Sie ist klein, oval und schmeckt eigentlich nach gar nichts. Doch ohne sie wäre die galizische Küche um einiges ärmer, und die Galizier, jenes kleine, selbstbewusste Völkchen im äußersten Nordwesten Spaniens, hätten nichts mehr, womit sie ihre Paellas schmücken könnten. Eine Paella ohne Herzmuschel, das ist eine Paella zweiter Klasse. Doch bald wird es nur noch zweitklassige Paellas geben. Und daran ist dann die niederländische Regierung schuld. Die hat in dieser Woche mitgeteilt, dass der Herzmuschelfang ab 1. Januar 2005 eingestellt wird. Die Regierung zahlt dann die Fischer aus, die vorher noch einmal herzhaft zulangen dürfen. Die Fangquote wurde von üblichen 5,5 Millionen Kilo auf 8 Millionen erhöht. Da die Fangzeit für Herzmuscheln bis 16. Dezember dauert, dürfen sich auch die Herzmuscheln auf ein friedliches Weihnachten freuen, jedenfalls diejenigen, die die Saison überleben.
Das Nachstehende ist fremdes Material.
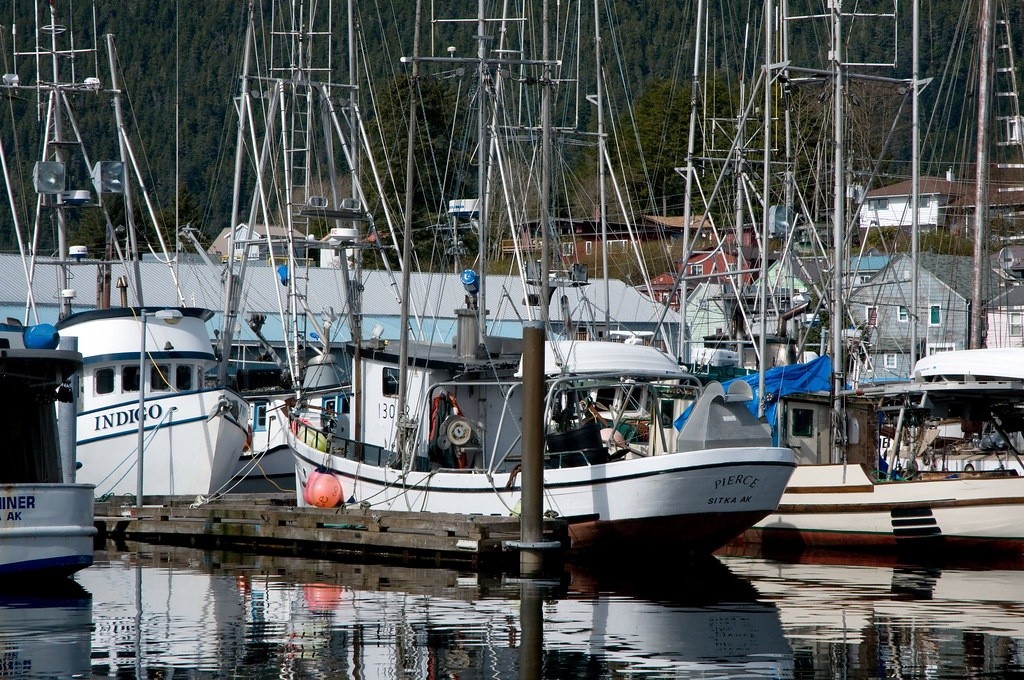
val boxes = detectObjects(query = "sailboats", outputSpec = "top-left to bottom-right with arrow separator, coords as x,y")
0,1 -> 1024,583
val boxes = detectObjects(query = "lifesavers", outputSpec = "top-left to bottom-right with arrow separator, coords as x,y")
243,424 -> 252,452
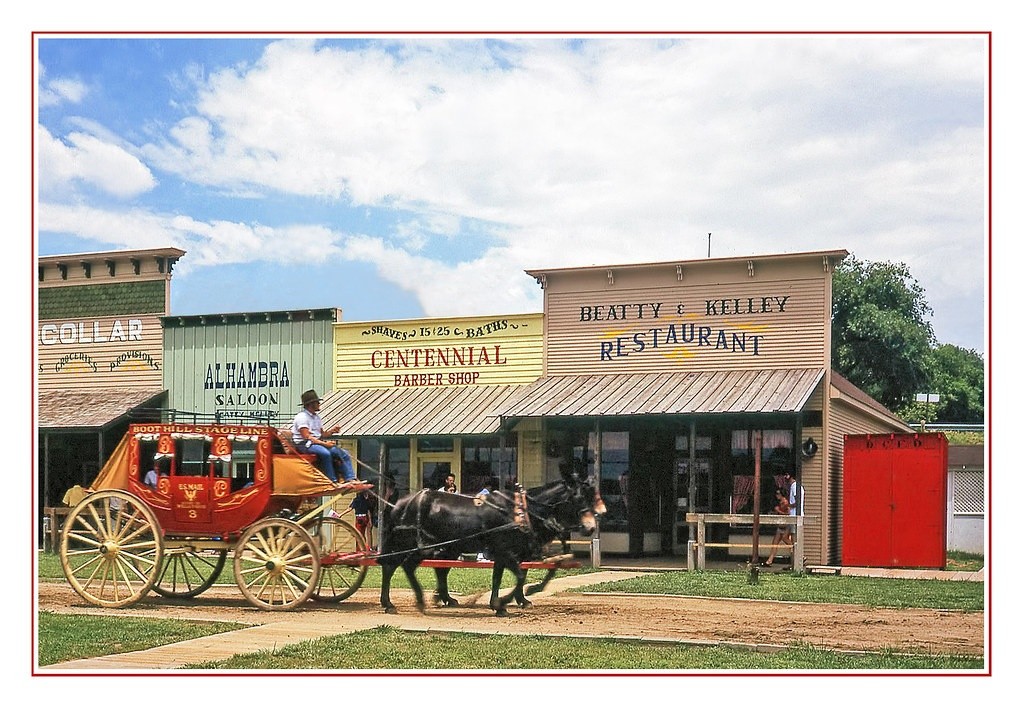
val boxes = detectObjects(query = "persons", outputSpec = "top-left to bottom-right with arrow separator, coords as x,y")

Die Maßnahme ist der Regierung nicht leicht gefallen. Die Herzmuschelfischerei ist ein jahrhundertealter Beruf mit einem Prestige, das mit dem kanadischer Holzfäller oder spanischer Torreros vergleichbar wäre. Obwohl fast alle Herzmuschelfischer inzwischen für eine Exportfirma arbeiten, die einer Schweizer Bank gehört, haftet ihnen immer noch ein rauer, romantischer Nimbus an, der aus Zeiten stammt, als das Muschelfischen noch ein Abenteuer war. Inzwischen allerdings haben die Niederländer ihren Muschelfang so perfektioniert, dass das Muschelaufkommen immer weiter zurückgeht. Und so haben sie sich mit Muschelschützern angelegt, die mächtiger sind als Schweizer Banken.

Ende vergangenen Jahres verklagten Umweltverbände die Niederlande vor dem Europäischen Gerichtshof. Grund: Durch den Muschelfang verliert die Eiderente ihre Nahrungsgrundlage. Die Ente wird geschützt von der EU-Vogelschutzrichtlinie, und die verlangt bei Eingriffen in die Natur eine Umweltverträglichkeitsprüfung, die nie durchgeführt wurde, weil Muschelfischen im Wattenmeer ja nichts Neues ist. Die Richter wollen erst im September entscheiden. Der niederländischen Regierung war das Eisen aber offenbar zu heiß. Man habe den Einfluss der Herzmuschelfischerei auf die Enten unterschätzt, heißt es nun. Der Verband der „Kokkelvisser“, wie die Herzmuschelfischer auf Niederländisch heißen, ist mit der gefundenen Lösung zufrieden. Den Umweltschützern dagegen ist die diesjährige Fangquote zu hoch. Geklagt wird also weiter. Egal wie der Streit ausgeht, in Galizien tut man gut daran, sich nach einer anderen Paella-Zutat umzusehen.